Tasks for this exercise:
1 > In the HPV vaccine article, by what percentage can immunization decrease a woman's chance of getting cervical cancer?
2 > Please carry on writing the HPV vaccine article from its final sentence.

Provided passage:
▬▬▬▬▬▬▬▬▬▬

By Sarah Cada, MD
Chair, Section on Women’s Health – Nebraska Medical Association

In 2006, the Food and Drug Administration approved the first ever vaccine to prevent cervical cancer. The HPV vaccine, formally known as Gardasil®, helps prevent cervical cancer, precancerous genital lesions and genital warts due to Human Papillomavirus (HPV) types 6, 11, 16 and 18. The approval of this vaccine was monumental considering cervical cancer is one of the most common and deadly cancers affecting women in the world and immunization can decrease a woman’s chance of getting cervical cancer by 70%. The vaccine is recombinant – meaning that it doesn’t contain a live virus – and is given in three injections over a six-month period.

You might be thinking to yourself that HPV only affects those that are promiscuous; however, as a physician I’ve found that HPV can affect almost anyone and its reach is widespread. If you’ve been sexually active, your chance of being exposed to the HPV virus is high. Let’s look at the numbers: according to the Centers for Disease Control approximately 20 million Americans are currently infected with HPV and an additional 6.2 million people will become infected this year.

Females who have had as little as two sexual partners have a 50% chance of exposure to the HPV virus and that percentage rises to 90% with three sexual partners. Further dispelling the myth that only the promiscuous contract HPV is that practicing physicians note cases where women who are virgins when they were married have contracted the disease from their non virgin husband. Unfortunately, at this time, there isn’t a test available for young men so there is no way to know if a male partner is carrying the virus. The risk continues to climb with the number of sexual partners, in fact, at least 80 percent of sexually active women will have been infected with HPV by the time they reach age 50.

▬▬▬▬▬▬▬▬▬▬

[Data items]
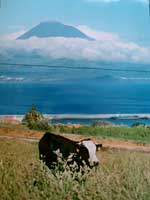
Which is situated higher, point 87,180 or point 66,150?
point 66,150

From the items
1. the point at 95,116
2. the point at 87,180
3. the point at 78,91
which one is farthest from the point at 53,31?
the point at 87,180

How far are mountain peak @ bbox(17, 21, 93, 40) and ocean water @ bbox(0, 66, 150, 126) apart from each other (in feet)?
0.57

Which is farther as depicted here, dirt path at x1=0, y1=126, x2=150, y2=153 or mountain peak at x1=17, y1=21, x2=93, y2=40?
mountain peak at x1=17, y1=21, x2=93, y2=40

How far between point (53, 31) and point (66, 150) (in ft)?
2.03

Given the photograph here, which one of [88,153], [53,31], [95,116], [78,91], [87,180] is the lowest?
[87,180]

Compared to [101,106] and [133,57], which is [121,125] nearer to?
[101,106]

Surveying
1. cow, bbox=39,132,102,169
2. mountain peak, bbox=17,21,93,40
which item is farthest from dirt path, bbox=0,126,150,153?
mountain peak, bbox=17,21,93,40

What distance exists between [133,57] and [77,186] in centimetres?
70

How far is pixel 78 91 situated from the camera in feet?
7.49

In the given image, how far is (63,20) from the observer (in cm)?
231

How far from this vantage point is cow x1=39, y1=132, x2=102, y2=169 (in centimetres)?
216

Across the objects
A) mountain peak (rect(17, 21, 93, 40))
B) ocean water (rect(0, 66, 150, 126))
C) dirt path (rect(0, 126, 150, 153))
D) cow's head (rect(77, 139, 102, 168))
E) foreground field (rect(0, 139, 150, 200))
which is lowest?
foreground field (rect(0, 139, 150, 200))

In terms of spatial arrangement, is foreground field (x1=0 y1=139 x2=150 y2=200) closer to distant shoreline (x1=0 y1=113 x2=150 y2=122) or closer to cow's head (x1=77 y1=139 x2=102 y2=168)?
cow's head (x1=77 y1=139 x2=102 y2=168)

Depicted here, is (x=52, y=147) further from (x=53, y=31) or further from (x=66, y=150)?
(x=53, y=31)
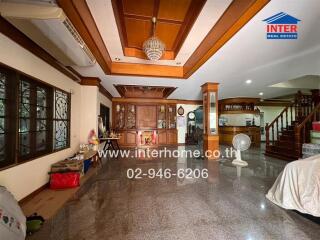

▬▬▬▬▬▬▬▬▬▬

Answers to the exercises:
1 > By 70%.

2 >
The symptoms and physical signs of HPV can be treated, but there is no way to treat the actual viral infection. Some women’s immune systems will be able to fight the virus, but in others it may stay dormant for years and then appear much later to cause problems. Unfortunately, there are women with the HPV virus that will face physical symptoms that are resistant to treatment.

The HPV vaccine is currently approved and recommended for females age 9-26. As a parent, I know it’s scary to think about the recommendation that a child as young as 9 should receive the vaccine, but if you are like me, you err on the side of caution when it comes to your children. Studies have indicated that the nearly 25% of young women between the ages of 14 and 19 have already been infected. Early vaccination will help protect your daughter for a lifetime.

The time to prevent cervical cancer is now – ask your physician about the HPV vaccine Gardasil®. The vaccine doesn’t change morals; it simply helps protect the young women of our state from cervical cancer.